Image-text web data

★ ★ ★ ★ ★ ★ ★

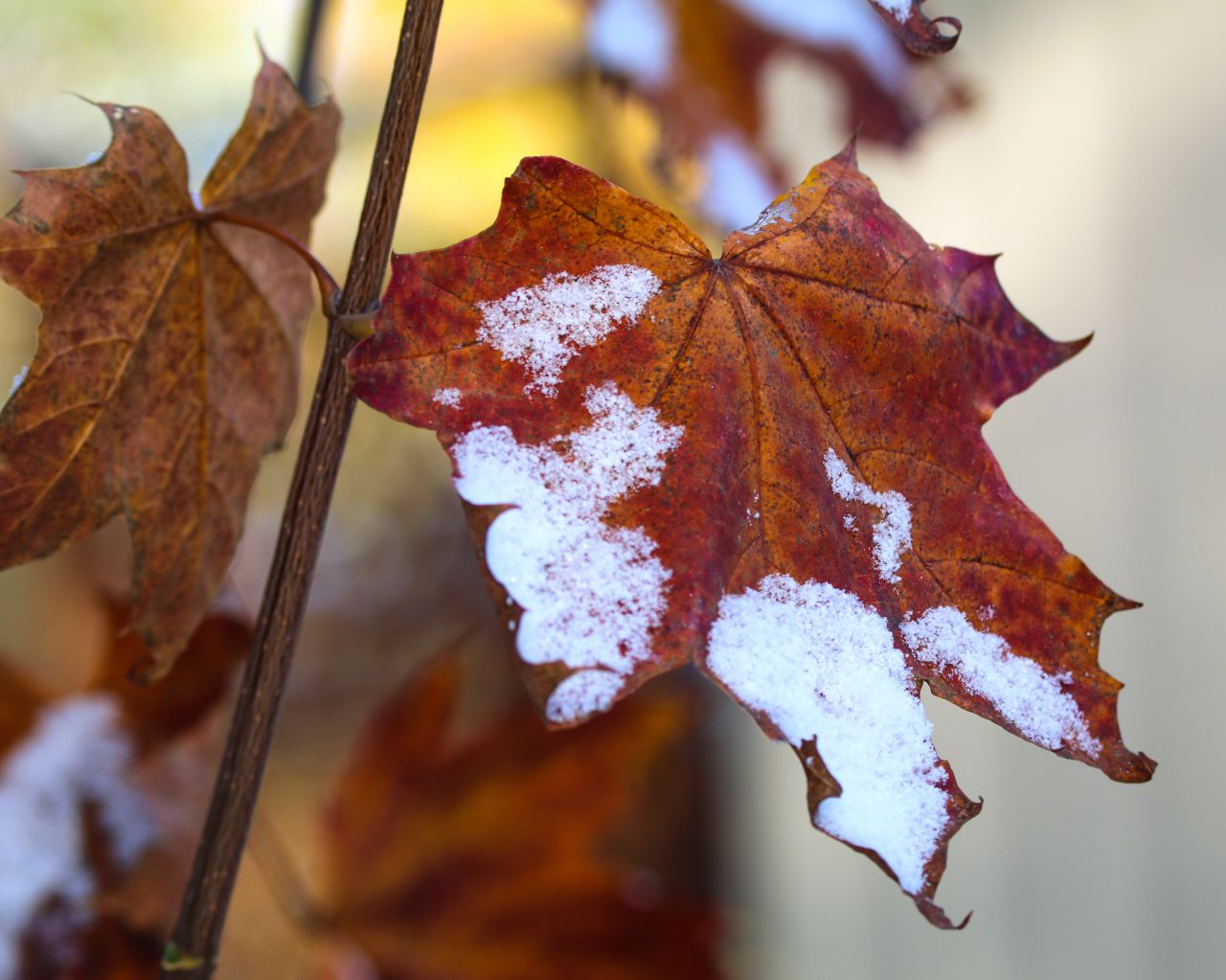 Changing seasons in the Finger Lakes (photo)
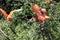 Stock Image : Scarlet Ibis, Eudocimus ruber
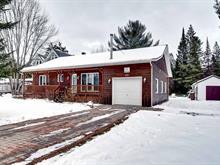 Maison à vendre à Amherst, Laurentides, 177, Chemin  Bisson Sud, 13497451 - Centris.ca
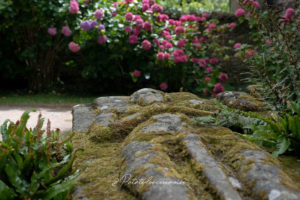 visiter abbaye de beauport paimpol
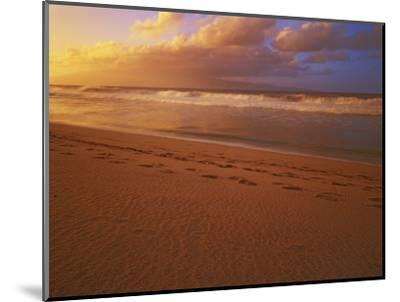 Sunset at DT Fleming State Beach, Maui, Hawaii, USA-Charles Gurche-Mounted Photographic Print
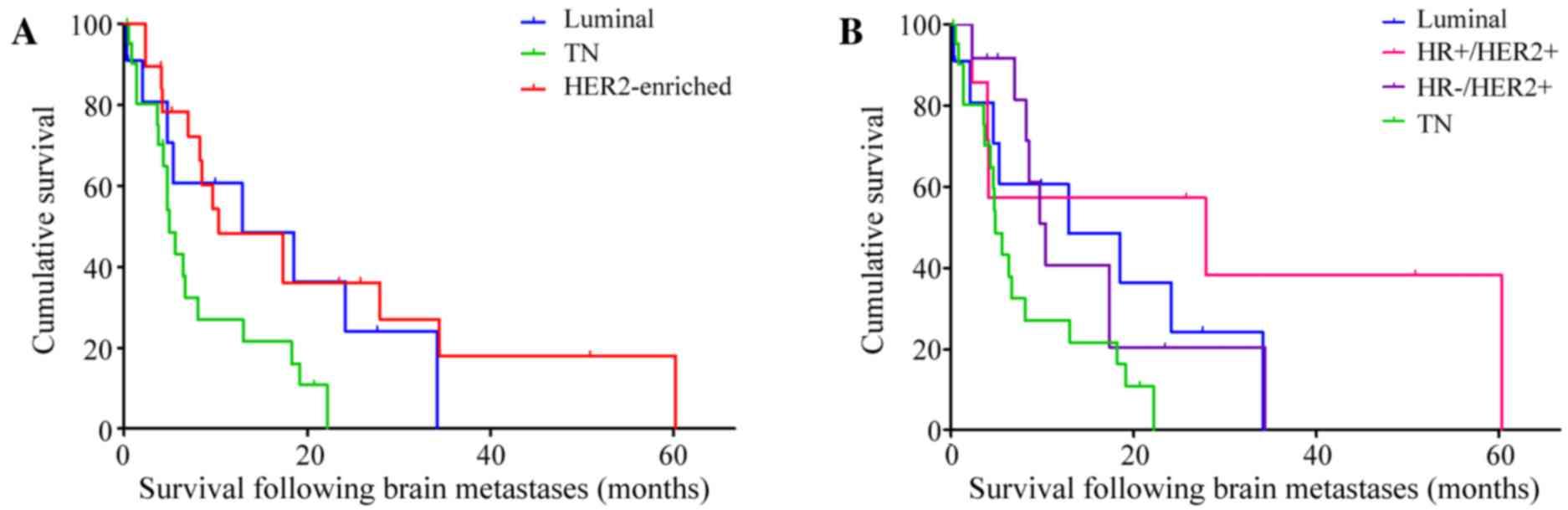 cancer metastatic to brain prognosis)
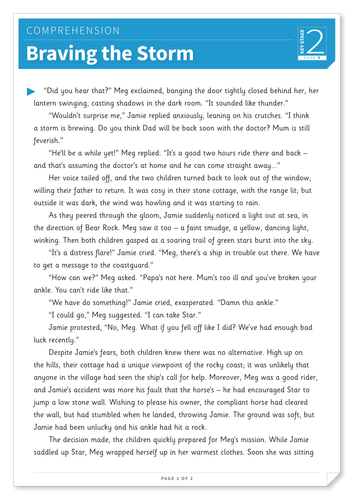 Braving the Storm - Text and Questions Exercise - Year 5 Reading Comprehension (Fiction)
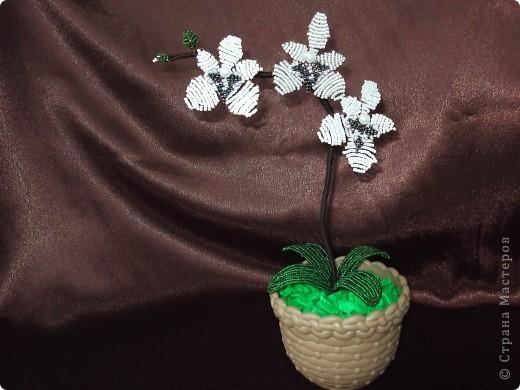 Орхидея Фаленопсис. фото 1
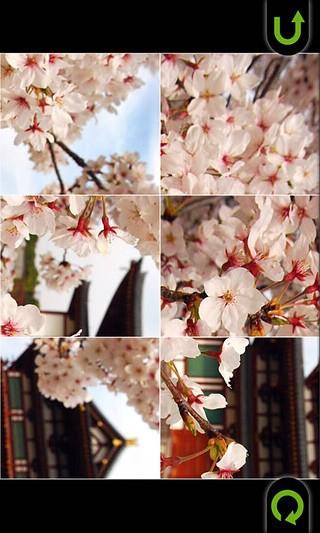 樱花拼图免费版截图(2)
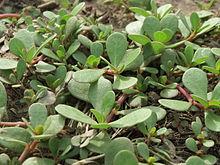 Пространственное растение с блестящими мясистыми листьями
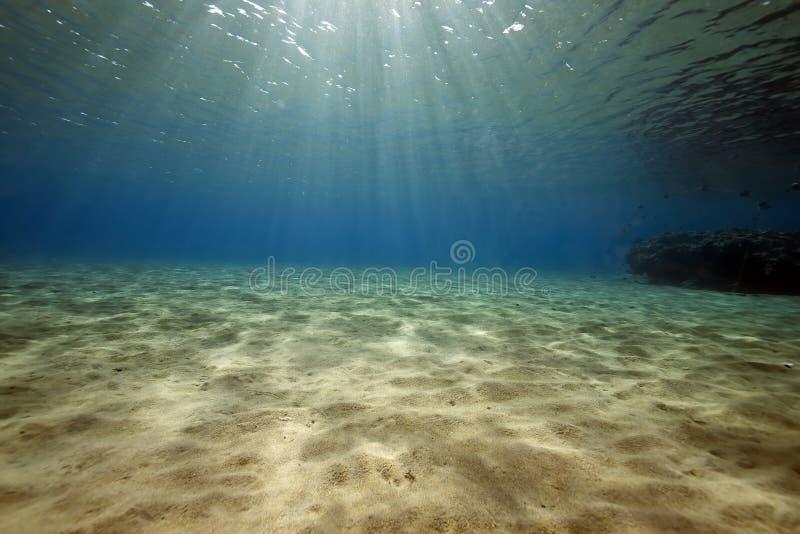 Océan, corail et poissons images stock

★ ★ ★ ★ ★ ★ ★

- Your task:
Nothing but the lines from the one with "Braving the Storm" through the end of the entries above, both included, should be set down, exactly and without pictures.

- Task response:
 Braving the Storm - Text and Questions Exercise - Year 5 Reading Comprehension (Fiction)
 Орхидея Фаленопсис. фото 1
 樱花拼图免费版截图(2)
 Пространственное растение с блестящими мясистыми листьями
 Océan, corail et poissons images stock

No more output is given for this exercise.